[Start of Attachment]

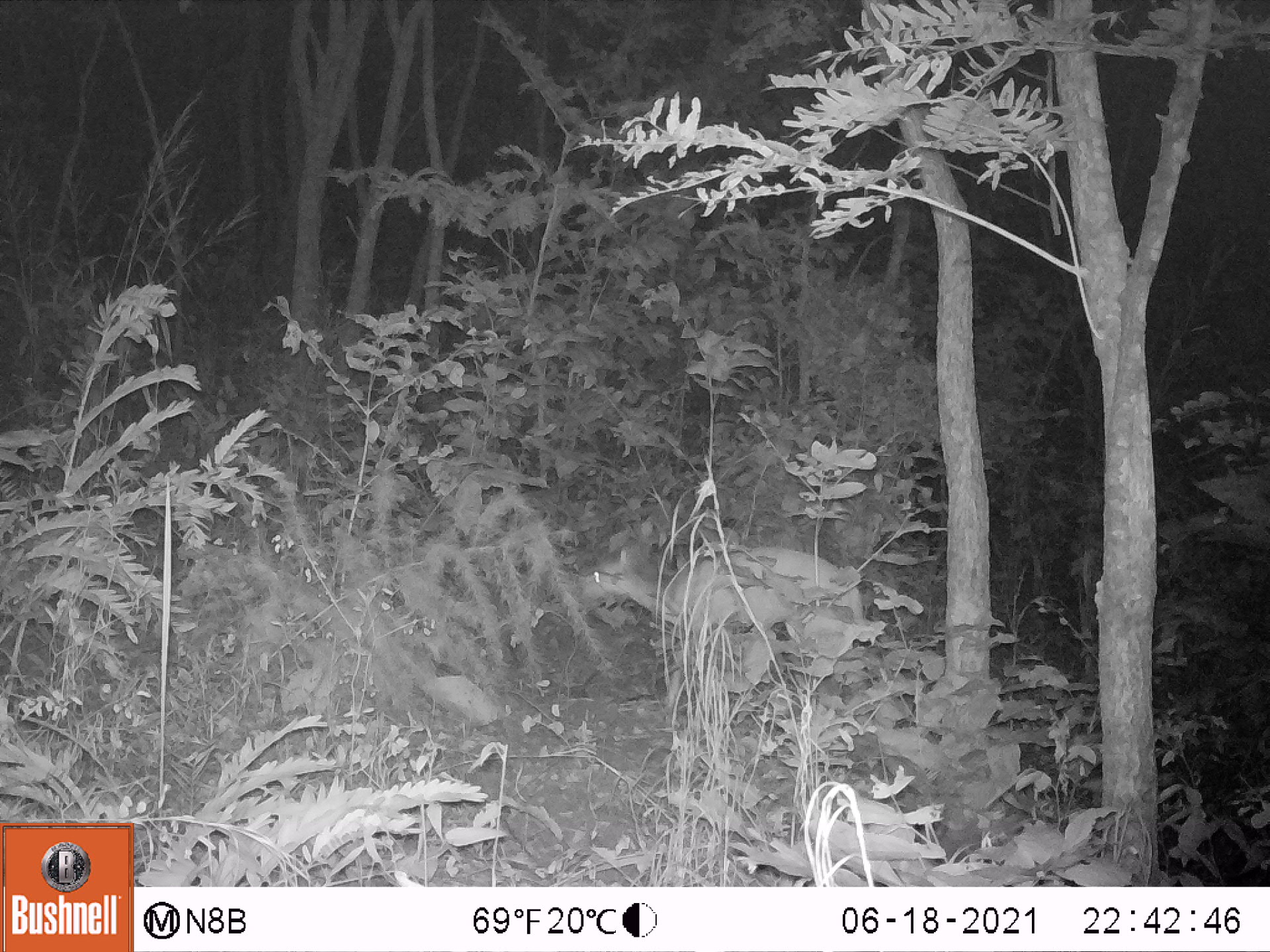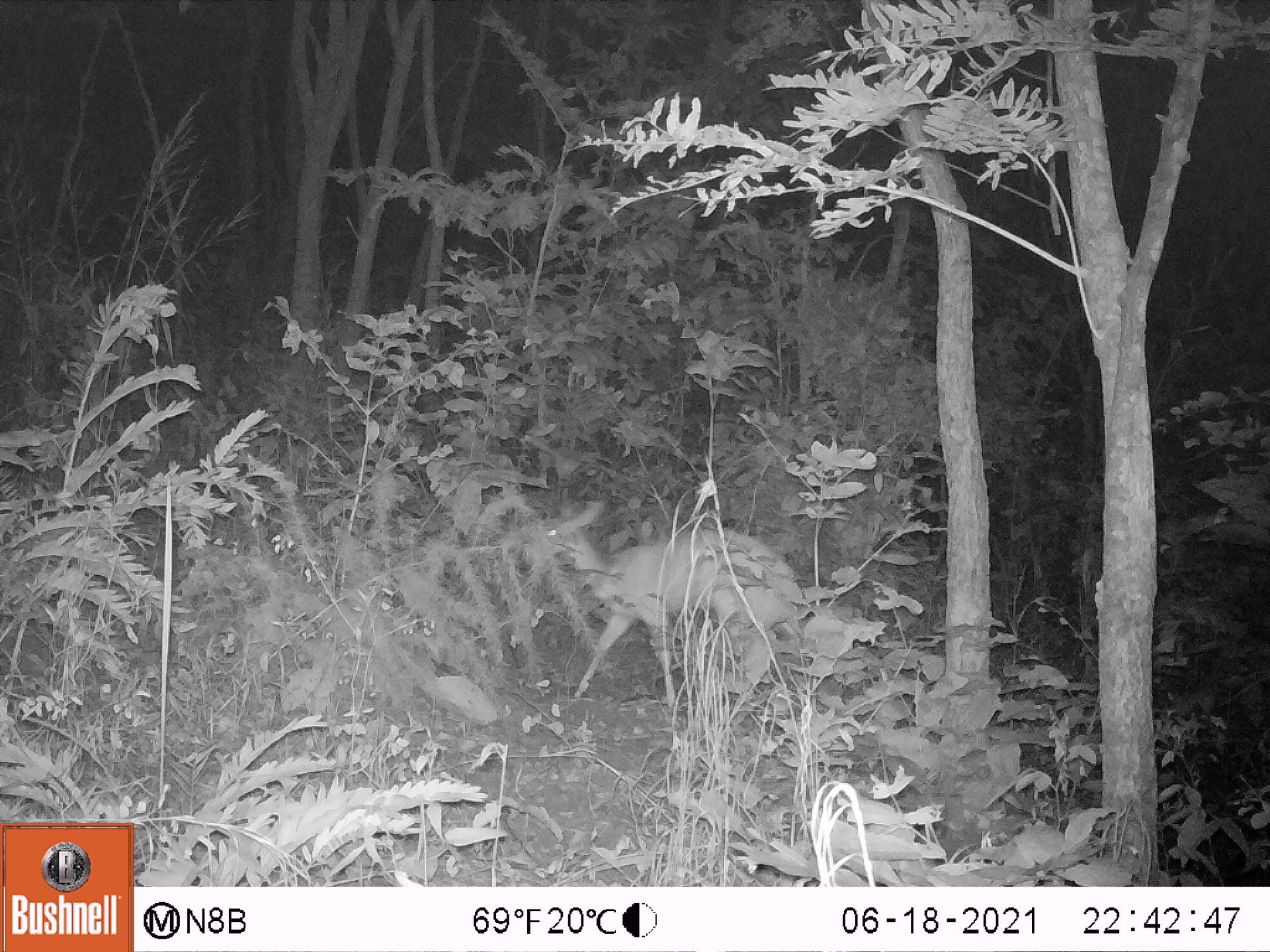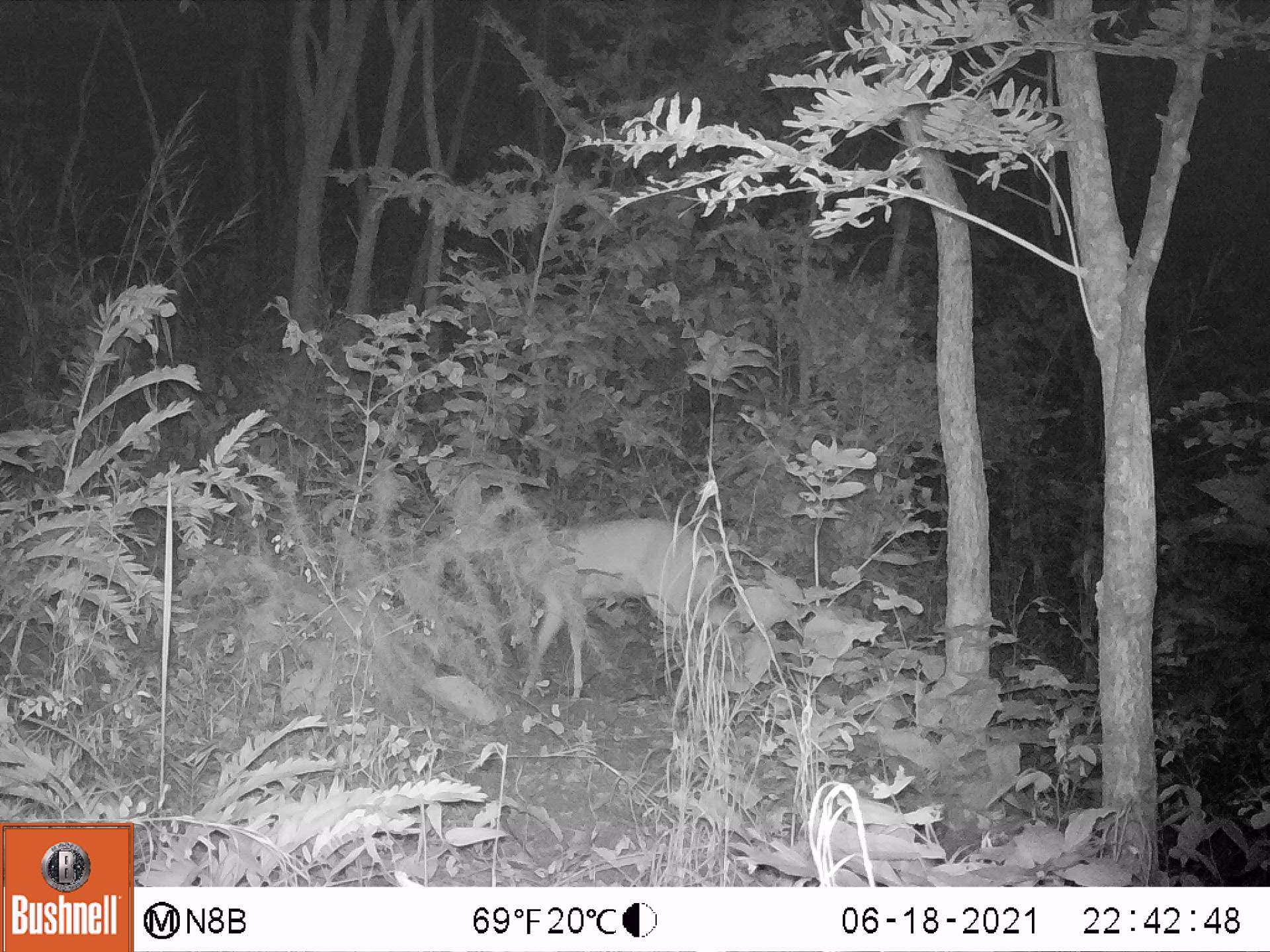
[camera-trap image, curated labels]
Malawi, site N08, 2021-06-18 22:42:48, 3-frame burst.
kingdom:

[End of Attachment]

• **Exercise**: Write out word for word every line from the one containing "Malawi, site N08, 2021-06-18" through the last line of the data, and no other line.

• **Answer section**:
Malawi, site N08, 2021-06-18 22:42:48, 3-frame burst.
kingdom:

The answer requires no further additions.